Mexico’s incoming secretary of foreign affairs, Alicia Bárcena, said Friday that Texas’ deployment of buoys on the Texas-Mexico border to prevent migrants from crossing the Rio Grande are a violation of water treaties between the U.S. and Mexico.
Bárcena told reporters that the Mexican government sent a diplomatic letter to the U.S. on June 26 stating the barriers are in violation of a 1944 water treaty, Reuters reported. The Associated Press reported Friday that Bárcena plans to send an inspection team to the Rio Grande to see if the barrier extends into Mexico's side of the border and if it impedes the flow of water, which would violate the treaty.
Texas has been installing the buoys over the past week, along with razor wire on the Rio Grande river near Eagle Pass.

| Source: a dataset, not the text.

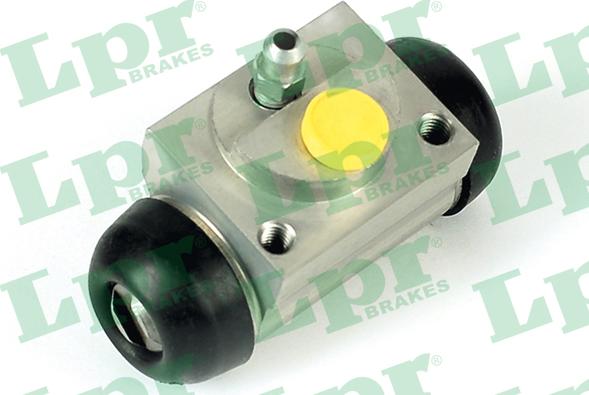 LPR 4727 - Rattapidurisilinder parts5.com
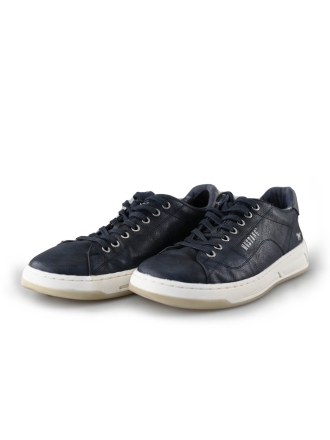 Mustang Sneakers Blauw 211472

Those measures are the latest in Gov. Greg Abbott’s aggressive border security initiative Operation Lone Star, which launched in March 2021. Abbott has also deployed the Texas National Guard, built new sections of border wall and bused more than 20,000 migrants from Texas to big cities led by Democrats.
Abbott’s office didn’t immediately respond to an email from The Texas Tribune seeking comment on the diplomatic complaint. But in previous statements he has touted the buoys as an effective way of preventing illegal border crossings.
“We’re securing the border at the border,” he said in June when he announced the approach. “What these buoys will allow us to do is prevent people from getting to the border.”
The new barriers haven’t just ruffled diplomatic feathers. Jessie Fuentes, owner of Epi’s Canoe & Kayak Team, an Eagle Pass-based kayak rental business, filed a lawsuit against Abbott and the Texas Department of Public Safety. The lawsuit alleges the installation of a buoy system had harmed his business and that Abbott did not have the authority to regulate cross-border traffic.